The Detective Story of AI Agents

Imagine you have a robot helper that goes on missions for you. Sometimes the robot gets lost, makes mistakes, or takes weird paths. Wouldn’t it be great if you could:

  • Catch mistakes before they become big problems?
  • Listen in on what the robot is doing?
  • Follow its footsteps to see where it went?
  • Fix problems when things go wrong?

That’s exactly what Agent Control and Debugging is all about! Let’s become detectives and learn how to watch over our AI agents.


🚨 Agent Error Handling

What is Error Handling?

Think of error handling like having a safety net under a tightrope walker. When something goes wrong, instead of crashing, your agent lands safely and tells you what happened.

Why Do Agents Make Errors?

graph TD A["Agent Starts Task"] --> B{Problem Occurs?} B -->|Tool fails| C["Tool Error"] B -->|Bad response| D["Parse Error"] B -->|Too many tries| E["Timeout Error"] B -->|No problem| F["Success!"] C --> G["Error Handler"] D --> G E --> G G --> H["Graceful Recovery"]

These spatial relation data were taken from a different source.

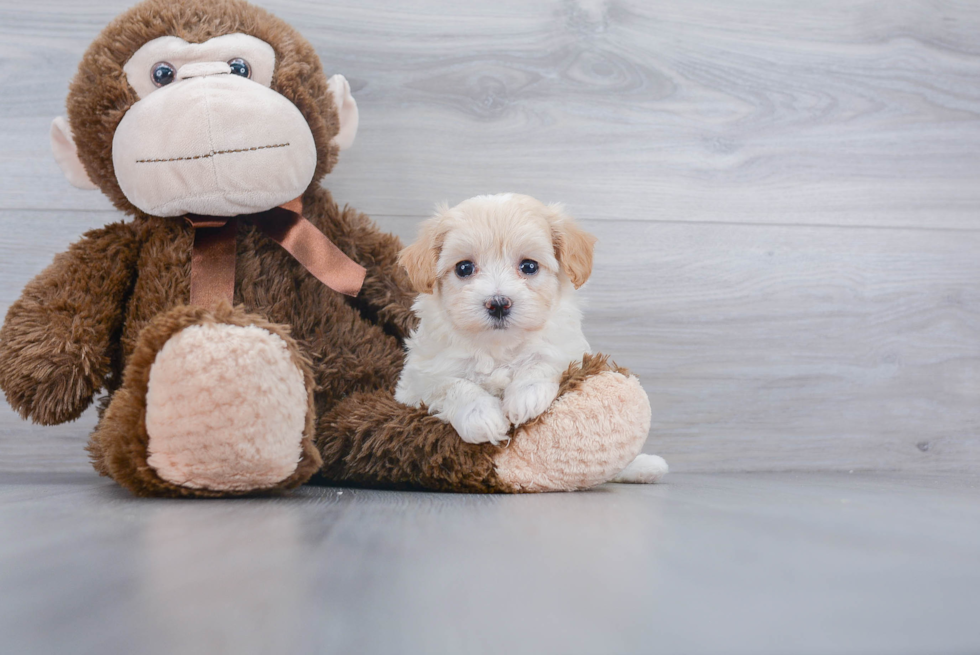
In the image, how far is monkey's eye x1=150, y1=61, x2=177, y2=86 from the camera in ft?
3.18

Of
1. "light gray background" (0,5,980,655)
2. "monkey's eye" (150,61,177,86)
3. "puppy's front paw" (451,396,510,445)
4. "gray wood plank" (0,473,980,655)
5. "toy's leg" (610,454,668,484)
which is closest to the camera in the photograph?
"gray wood plank" (0,473,980,655)

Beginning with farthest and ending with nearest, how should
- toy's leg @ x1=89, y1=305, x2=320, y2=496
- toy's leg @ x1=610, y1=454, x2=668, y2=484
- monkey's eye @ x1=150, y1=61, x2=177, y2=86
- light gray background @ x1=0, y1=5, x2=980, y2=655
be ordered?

Simple Example: Catching Errors

from langchain.agents import AgentExecutor

# Create agent with error handling
agent_executor = AgentExecutor(
    agent=my_agent,
    tools=my_tools,
    handle_parsing_errors=True,
    max_iterations=5
)

# The agent won't crash now!
try:
    result = agent_executor.invoke({
        "input": "Find the weather"
    })
except Exception as e:
    print(f"Oops! Error: {e}")

Key Error Handling Options

Option What It Does
handle_parsing_errors=True Fixes format mistakes automatically
max_iterations=5 Stops after 5 tries (no infinite loops!)
early_stopping_method How to stop when stuck

Real Life Example

Without error handling: Your agent tries forever, uses all your API credits, and crashes.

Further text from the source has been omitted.